(image via esquire)
Vanity Fair's Mark Bowden was on WNYC's Leonard Lopate Show to talk about his piece on New York Times publisher Arthur Ochs Sulzberger Jr’s struggle in the digital age. Bowden said that "Sulzberger has to be feeling desperate" considering the loss of ad revenues and the relative state of the company. Bowden, who was writing on the wars in Somalia, turned his attention to Sulzberger in the May 2009 edition of VF. "I think he's every journalists dream of a publisher," Bowden said of Sulzberger, "...he continues to shelter the newsroom with the best of his abilities from this economic downturn. ... journalists respect him and love Arthur's values."
The business side of the paper, Bowden notes, feels differently. "If you're going bankrupt, you can't keep a newspaper alive and do the kind of journalism you want to do."
The failure to diversify is an issue Bowden kept returning to. "I do think one of the failures of The New York Times," he told Lopate, "is the lack to bringing their brand to television." Bowden brought up examples of the Wall St. Journal, a competitor of the Gray lady. "The New York Times being the brand that it is ought to have gotten into the cable news business earlier."

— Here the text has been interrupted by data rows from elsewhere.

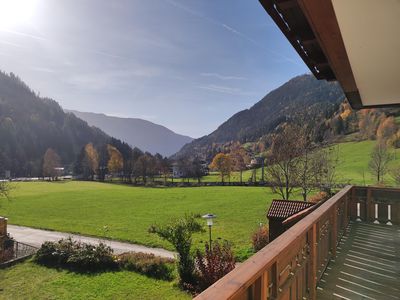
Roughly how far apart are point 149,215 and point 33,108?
148499 mm

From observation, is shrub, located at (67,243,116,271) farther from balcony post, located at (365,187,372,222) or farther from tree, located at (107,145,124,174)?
tree, located at (107,145,124,174)

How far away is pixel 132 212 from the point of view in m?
33.9

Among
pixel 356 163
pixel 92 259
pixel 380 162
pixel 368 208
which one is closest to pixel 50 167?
pixel 356 163

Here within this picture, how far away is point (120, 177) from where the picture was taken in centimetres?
8694

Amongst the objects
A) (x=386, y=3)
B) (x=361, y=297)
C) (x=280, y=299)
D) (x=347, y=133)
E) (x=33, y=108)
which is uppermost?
(x=33, y=108)

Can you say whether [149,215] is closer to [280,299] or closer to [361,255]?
[361,255]

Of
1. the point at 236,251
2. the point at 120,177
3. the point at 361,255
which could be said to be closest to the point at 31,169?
the point at 120,177

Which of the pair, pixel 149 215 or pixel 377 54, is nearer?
pixel 377 54

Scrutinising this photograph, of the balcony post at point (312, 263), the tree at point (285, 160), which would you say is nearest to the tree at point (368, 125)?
the tree at point (285, 160)

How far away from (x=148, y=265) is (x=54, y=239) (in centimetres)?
1087

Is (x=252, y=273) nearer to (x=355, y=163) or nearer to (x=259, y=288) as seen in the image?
(x=259, y=288)

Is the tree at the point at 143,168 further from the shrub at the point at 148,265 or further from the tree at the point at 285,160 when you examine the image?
the shrub at the point at 148,265

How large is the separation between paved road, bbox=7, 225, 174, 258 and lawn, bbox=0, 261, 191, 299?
3.78 m

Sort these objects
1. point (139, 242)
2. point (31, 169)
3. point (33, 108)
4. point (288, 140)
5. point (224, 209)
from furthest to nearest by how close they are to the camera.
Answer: point (33, 108) → point (31, 169) → point (224, 209) → point (288, 140) → point (139, 242)
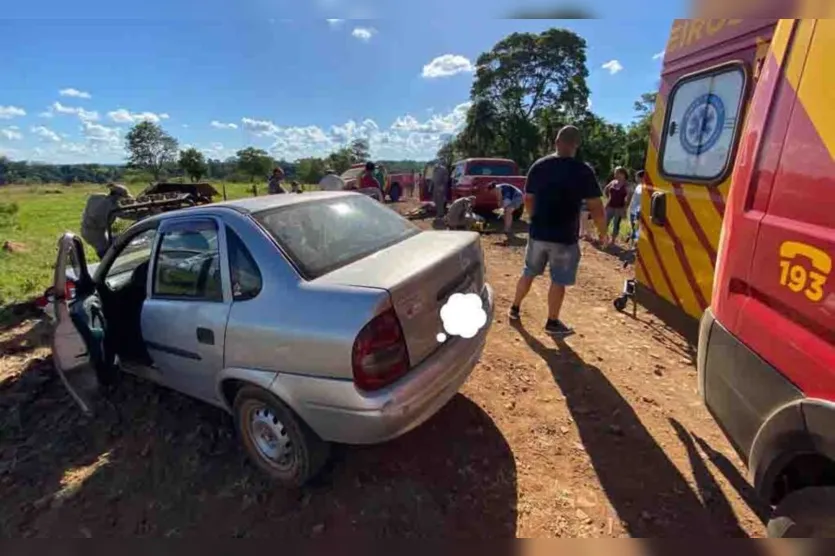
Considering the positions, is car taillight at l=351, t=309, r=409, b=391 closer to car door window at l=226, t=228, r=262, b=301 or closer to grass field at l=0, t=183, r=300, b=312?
car door window at l=226, t=228, r=262, b=301

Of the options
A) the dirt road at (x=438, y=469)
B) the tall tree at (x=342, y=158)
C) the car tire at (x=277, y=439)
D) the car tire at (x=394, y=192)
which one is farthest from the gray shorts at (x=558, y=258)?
the tall tree at (x=342, y=158)

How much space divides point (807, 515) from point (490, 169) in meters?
11.7

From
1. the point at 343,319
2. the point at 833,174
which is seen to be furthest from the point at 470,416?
the point at 833,174

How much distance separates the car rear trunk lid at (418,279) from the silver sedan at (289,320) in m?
0.01

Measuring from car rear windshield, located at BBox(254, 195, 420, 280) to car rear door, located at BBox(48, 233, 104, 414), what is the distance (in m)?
1.40

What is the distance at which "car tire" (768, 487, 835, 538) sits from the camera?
4.31 feet

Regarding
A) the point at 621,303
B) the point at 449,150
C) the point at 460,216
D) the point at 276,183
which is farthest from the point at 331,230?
the point at 449,150

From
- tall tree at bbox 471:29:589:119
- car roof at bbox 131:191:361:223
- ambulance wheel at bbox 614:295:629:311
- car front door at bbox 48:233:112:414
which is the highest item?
tall tree at bbox 471:29:589:119

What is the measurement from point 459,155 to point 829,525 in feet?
134

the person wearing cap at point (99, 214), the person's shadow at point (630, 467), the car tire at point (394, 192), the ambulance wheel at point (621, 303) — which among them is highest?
the person wearing cap at point (99, 214)

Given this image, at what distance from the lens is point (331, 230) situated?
277cm

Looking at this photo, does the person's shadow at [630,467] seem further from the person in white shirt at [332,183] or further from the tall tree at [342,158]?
the tall tree at [342,158]

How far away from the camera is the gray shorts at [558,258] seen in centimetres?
406

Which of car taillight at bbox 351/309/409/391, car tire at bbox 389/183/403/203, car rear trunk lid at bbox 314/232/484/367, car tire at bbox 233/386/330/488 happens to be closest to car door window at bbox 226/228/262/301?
car rear trunk lid at bbox 314/232/484/367
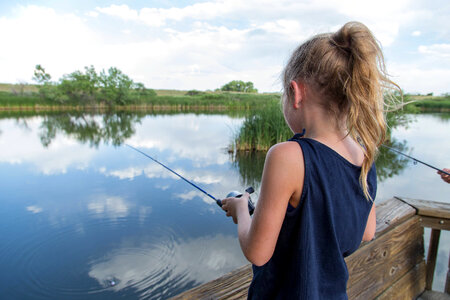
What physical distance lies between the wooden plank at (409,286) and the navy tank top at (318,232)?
3.30 ft

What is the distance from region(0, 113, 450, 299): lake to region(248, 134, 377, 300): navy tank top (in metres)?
2.75

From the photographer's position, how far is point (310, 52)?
69 centimetres

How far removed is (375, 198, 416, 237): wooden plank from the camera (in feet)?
4.59

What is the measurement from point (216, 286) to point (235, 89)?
68368mm

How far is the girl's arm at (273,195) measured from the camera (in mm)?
574

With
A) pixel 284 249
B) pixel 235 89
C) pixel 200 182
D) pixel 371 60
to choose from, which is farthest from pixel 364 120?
pixel 235 89

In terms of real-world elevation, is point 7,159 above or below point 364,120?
below

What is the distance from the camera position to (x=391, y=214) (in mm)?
1492

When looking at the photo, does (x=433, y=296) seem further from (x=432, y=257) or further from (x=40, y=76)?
(x=40, y=76)

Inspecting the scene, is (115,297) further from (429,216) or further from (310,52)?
(310,52)

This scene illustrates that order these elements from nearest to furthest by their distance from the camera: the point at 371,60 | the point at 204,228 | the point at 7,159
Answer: the point at 371,60, the point at 204,228, the point at 7,159

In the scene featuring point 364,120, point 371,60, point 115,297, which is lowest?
point 115,297

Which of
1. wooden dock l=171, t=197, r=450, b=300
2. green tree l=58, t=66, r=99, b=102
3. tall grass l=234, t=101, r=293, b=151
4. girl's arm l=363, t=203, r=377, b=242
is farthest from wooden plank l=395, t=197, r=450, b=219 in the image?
green tree l=58, t=66, r=99, b=102

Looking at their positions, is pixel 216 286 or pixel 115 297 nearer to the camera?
pixel 216 286
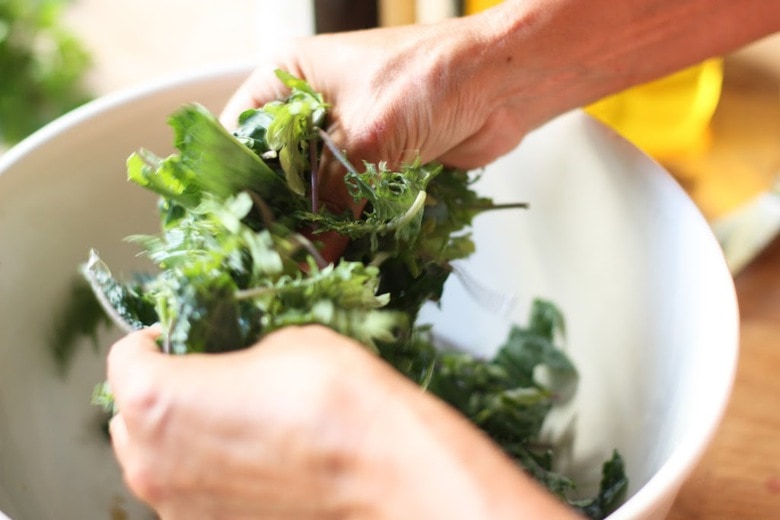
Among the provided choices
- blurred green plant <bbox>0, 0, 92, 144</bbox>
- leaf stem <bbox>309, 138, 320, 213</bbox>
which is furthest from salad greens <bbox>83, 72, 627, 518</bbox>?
blurred green plant <bbox>0, 0, 92, 144</bbox>

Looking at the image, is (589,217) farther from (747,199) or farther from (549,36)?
(747,199)

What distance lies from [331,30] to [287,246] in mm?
495

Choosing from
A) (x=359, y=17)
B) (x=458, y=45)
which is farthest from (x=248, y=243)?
(x=359, y=17)

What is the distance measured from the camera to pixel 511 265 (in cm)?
79

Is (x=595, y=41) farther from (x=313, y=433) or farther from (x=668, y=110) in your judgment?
(x=313, y=433)

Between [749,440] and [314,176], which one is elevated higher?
[314,176]

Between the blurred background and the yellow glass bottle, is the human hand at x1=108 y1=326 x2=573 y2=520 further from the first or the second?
the yellow glass bottle

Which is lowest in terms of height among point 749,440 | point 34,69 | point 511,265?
point 749,440

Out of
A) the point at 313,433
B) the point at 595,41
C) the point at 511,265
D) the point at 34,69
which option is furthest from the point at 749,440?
the point at 34,69

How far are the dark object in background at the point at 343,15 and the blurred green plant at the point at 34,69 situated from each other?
1.23ft

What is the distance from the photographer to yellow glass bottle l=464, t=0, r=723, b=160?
0.94 m

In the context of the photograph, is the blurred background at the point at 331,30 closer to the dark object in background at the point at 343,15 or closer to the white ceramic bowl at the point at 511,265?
the dark object in background at the point at 343,15

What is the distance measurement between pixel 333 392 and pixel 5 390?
1.27 ft

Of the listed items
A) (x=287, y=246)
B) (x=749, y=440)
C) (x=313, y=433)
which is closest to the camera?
(x=313, y=433)
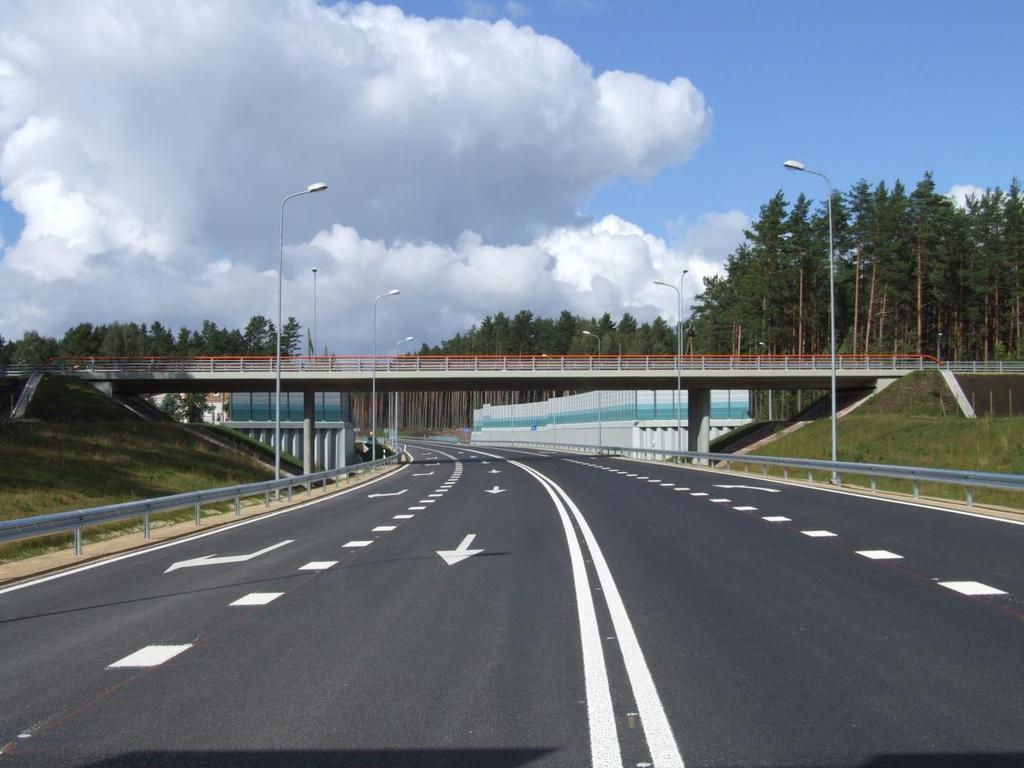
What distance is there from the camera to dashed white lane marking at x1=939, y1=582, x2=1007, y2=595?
9648 mm

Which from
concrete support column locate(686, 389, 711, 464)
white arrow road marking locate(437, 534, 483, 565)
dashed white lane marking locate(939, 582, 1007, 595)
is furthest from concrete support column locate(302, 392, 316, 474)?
dashed white lane marking locate(939, 582, 1007, 595)

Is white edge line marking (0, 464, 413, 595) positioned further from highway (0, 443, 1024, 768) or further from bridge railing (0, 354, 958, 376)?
bridge railing (0, 354, 958, 376)

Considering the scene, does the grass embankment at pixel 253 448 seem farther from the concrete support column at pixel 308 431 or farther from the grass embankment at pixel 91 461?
the grass embankment at pixel 91 461

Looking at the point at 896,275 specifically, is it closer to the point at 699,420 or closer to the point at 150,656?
the point at 699,420

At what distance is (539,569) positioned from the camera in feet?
40.3

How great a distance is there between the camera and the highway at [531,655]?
206 inches

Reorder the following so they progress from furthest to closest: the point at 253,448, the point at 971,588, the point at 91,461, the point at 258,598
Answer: the point at 253,448 → the point at 91,461 → the point at 258,598 → the point at 971,588

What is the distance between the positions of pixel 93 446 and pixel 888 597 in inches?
1522

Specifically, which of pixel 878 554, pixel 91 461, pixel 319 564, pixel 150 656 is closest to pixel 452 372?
pixel 91 461

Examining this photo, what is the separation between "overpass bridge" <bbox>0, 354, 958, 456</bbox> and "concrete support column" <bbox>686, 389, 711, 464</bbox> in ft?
8.74

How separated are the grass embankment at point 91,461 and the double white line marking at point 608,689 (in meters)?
10.1

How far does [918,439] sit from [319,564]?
4285 centimetres

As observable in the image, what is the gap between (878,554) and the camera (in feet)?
42.0

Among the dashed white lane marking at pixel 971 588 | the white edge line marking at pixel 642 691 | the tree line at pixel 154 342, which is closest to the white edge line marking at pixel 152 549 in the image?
the white edge line marking at pixel 642 691
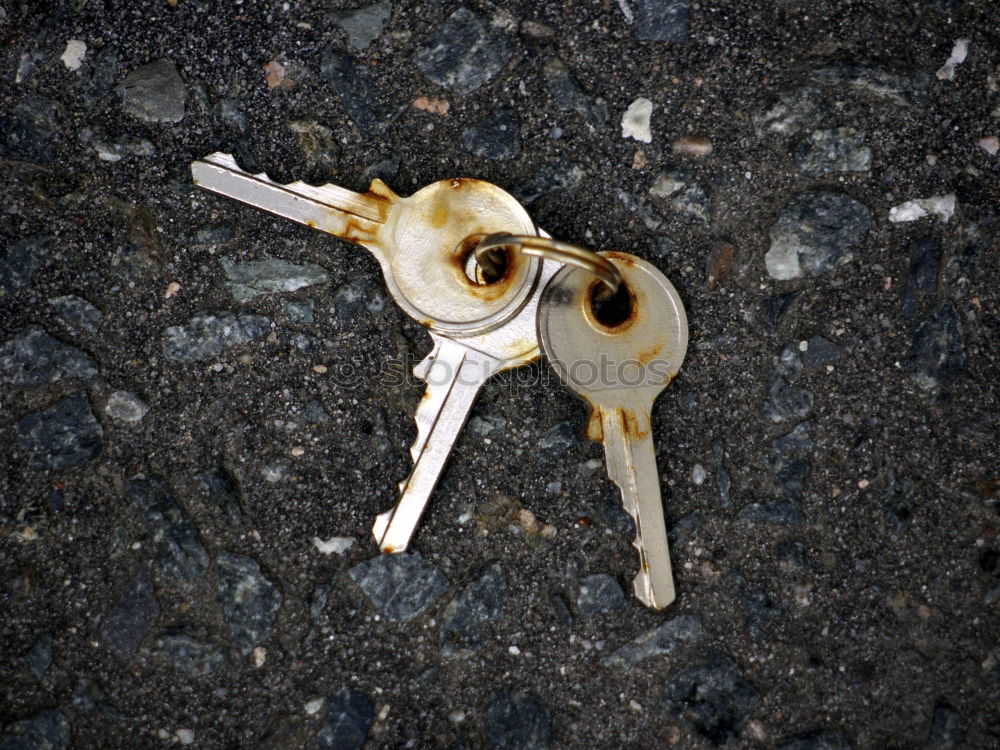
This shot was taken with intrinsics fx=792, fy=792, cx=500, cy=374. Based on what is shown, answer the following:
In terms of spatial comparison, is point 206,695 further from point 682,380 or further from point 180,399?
point 682,380

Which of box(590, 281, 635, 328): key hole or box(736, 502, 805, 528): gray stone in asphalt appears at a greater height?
box(590, 281, 635, 328): key hole

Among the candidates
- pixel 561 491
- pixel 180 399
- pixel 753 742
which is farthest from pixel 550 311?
pixel 753 742

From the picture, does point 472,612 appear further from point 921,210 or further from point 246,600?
point 921,210

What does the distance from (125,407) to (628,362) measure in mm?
1362

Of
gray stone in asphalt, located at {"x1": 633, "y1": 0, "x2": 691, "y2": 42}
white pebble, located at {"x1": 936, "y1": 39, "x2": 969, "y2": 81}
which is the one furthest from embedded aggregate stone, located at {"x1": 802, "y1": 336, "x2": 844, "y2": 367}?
gray stone in asphalt, located at {"x1": 633, "y1": 0, "x2": 691, "y2": 42}

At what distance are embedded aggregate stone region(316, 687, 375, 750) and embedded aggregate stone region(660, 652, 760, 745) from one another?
30.8 inches

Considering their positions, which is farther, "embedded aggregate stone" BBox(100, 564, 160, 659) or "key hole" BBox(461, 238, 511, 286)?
"embedded aggregate stone" BBox(100, 564, 160, 659)

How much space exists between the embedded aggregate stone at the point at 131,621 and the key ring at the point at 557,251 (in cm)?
126

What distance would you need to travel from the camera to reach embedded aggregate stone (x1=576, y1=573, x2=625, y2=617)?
2.09m

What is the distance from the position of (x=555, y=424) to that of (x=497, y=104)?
2.91ft

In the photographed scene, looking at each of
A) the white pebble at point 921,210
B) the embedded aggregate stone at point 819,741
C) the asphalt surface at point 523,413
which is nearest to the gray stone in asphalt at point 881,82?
the asphalt surface at point 523,413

Earlier this month Bill Keller, Executive Editor of The New York times, responded to the Vanity Fair article, saying, in part:
"Last year readers paid The New York Times more than $600 million to buy our newspaper. In a world of declining everything, our circulation revenue has gone up. That's people paying good money for good journalism. And it buys us time to answer the existential question of our business, which is how we assure that journalism continues to pay. I'll bet on Arthur Sulzberger finding the answer to that question before Mark Bowden does."
Mark Bowden's response to that response: "I would hope that Arthur comes up with an answer to these questions than I would because I don't have an answer."